Jill Sobule, the singer and songwriter whose gay anthem “I Kissed a Girl” and hit “Supermodel,” heard in the movie “Clueless,” were followed by three decades of touring, advocacy and a one-woman musical, died on Thursday morning in a house fire in Woodbury, Minn. She was 66.
Her death was announced by her publicist, David Elkin.
The Public Safety Department in Woodbury, a suburb of St. Paul, said that firefighters had responded at 5:30 a.m. to a report that a house was engulfed in flames. The homeowners said one person was possibly still inside. The department said that firefighters found the body of a woman in her 60s inside the house. The Woodbury Police Department confirmed that the victim was Ms. Sobule.
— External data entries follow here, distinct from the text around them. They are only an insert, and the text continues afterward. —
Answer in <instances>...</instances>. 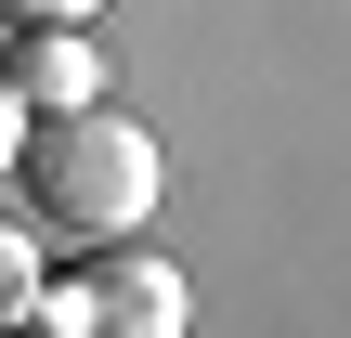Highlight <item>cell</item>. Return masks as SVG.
Returning a JSON list of instances; mask_svg holds the SVG:
<instances>
[{"instance_id":"1","label":"cell","mask_w":351,"mask_h":338,"mask_svg":"<svg viewBox=\"0 0 351 338\" xmlns=\"http://www.w3.org/2000/svg\"><path fill=\"white\" fill-rule=\"evenodd\" d=\"M13 182H26V208H39L52 234L104 248V234H143V221H156V182H169V169H156V130H143V117H117V104H65V117L26 130Z\"/></svg>"},{"instance_id":"2","label":"cell","mask_w":351,"mask_h":338,"mask_svg":"<svg viewBox=\"0 0 351 338\" xmlns=\"http://www.w3.org/2000/svg\"><path fill=\"white\" fill-rule=\"evenodd\" d=\"M91 300H104V338H182V326H195V287H182V274H169L143 234H104Z\"/></svg>"},{"instance_id":"3","label":"cell","mask_w":351,"mask_h":338,"mask_svg":"<svg viewBox=\"0 0 351 338\" xmlns=\"http://www.w3.org/2000/svg\"><path fill=\"white\" fill-rule=\"evenodd\" d=\"M0 78H13V104H26V117H65V104H104V52H91V26H13Z\"/></svg>"},{"instance_id":"4","label":"cell","mask_w":351,"mask_h":338,"mask_svg":"<svg viewBox=\"0 0 351 338\" xmlns=\"http://www.w3.org/2000/svg\"><path fill=\"white\" fill-rule=\"evenodd\" d=\"M26 326H39V338H104V300H91V274H78V287H52V274H39Z\"/></svg>"},{"instance_id":"5","label":"cell","mask_w":351,"mask_h":338,"mask_svg":"<svg viewBox=\"0 0 351 338\" xmlns=\"http://www.w3.org/2000/svg\"><path fill=\"white\" fill-rule=\"evenodd\" d=\"M26 300H39V234L0 208V326H26Z\"/></svg>"},{"instance_id":"6","label":"cell","mask_w":351,"mask_h":338,"mask_svg":"<svg viewBox=\"0 0 351 338\" xmlns=\"http://www.w3.org/2000/svg\"><path fill=\"white\" fill-rule=\"evenodd\" d=\"M104 0H0V26H91Z\"/></svg>"},{"instance_id":"7","label":"cell","mask_w":351,"mask_h":338,"mask_svg":"<svg viewBox=\"0 0 351 338\" xmlns=\"http://www.w3.org/2000/svg\"><path fill=\"white\" fill-rule=\"evenodd\" d=\"M26 130H39V117H26V104H13V78H0V182H13V156H26Z\"/></svg>"}]
</instances>
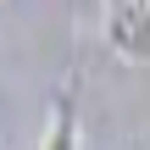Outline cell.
I'll return each instance as SVG.
<instances>
[{"label":"cell","instance_id":"6da1fadb","mask_svg":"<svg viewBox=\"0 0 150 150\" xmlns=\"http://www.w3.org/2000/svg\"><path fill=\"white\" fill-rule=\"evenodd\" d=\"M106 45L117 61L150 67V0H117L106 6Z\"/></svg>","mask_w":150,"mask_h":150},{"label":"cell","instance_id":"7a4b0ae2","mask_svg":"<svg viewBox=\"0 0 150 150\" xmlns=\"http://www.w3.org/2000/svg\"><path fill=\"white\" fill-rule=\"evenodd\" d=\"M78 145H83V134H78V106H72V95H56V100H50V117H45L39 150H78Z\"/></svg>","mask_w":150,"mask_h":150}]
</instances>
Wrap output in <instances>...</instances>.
The cause of the fire is still under active investigation.
Ms. Sobule was scheduled to perform songs from her autobiographical one-woman musical, “F*ck7thGrade,” on Friday at Swallow Hill Music, a venue in her hometown, Denver, said Mr. Elkin said, who added that she was staying with friends in Minnesota while she rehearsed for the musical.
Ms. Sobule’s 1995 album, which contained the songs “I Kissed a Girl” and “Supermodel,” was her commercial breakthrough.
A free informal gathering will be held in Ms. Sobule’s honor instead.
On her second album, released in 1995 called simply “Jill Sobule,” Ms. Sobule, who was bisexual, featured “I Kissed a Girl,” which tells the story of a woman who kisses a female friend:
I kissed a girl
Her lips were sweet.
She was just like kissing me.
Kissed a girl, won’t change the world
But I’m so glad
I kissed a girl!
The song came out when it was “dicey” to be a queer musician, Ms. Sobule once recalled. But it broke into the mainstream, making its way onto the Billboard charts. It reached the Top 20 of the magazine’s Modern Rock Tracks chart, then known as the Alternative Airplay chart, and was the first song with an openly gay theme to reach Top 20 of any Billboard chart. (It also reached No. 67 on the Hot 100 singles chart.)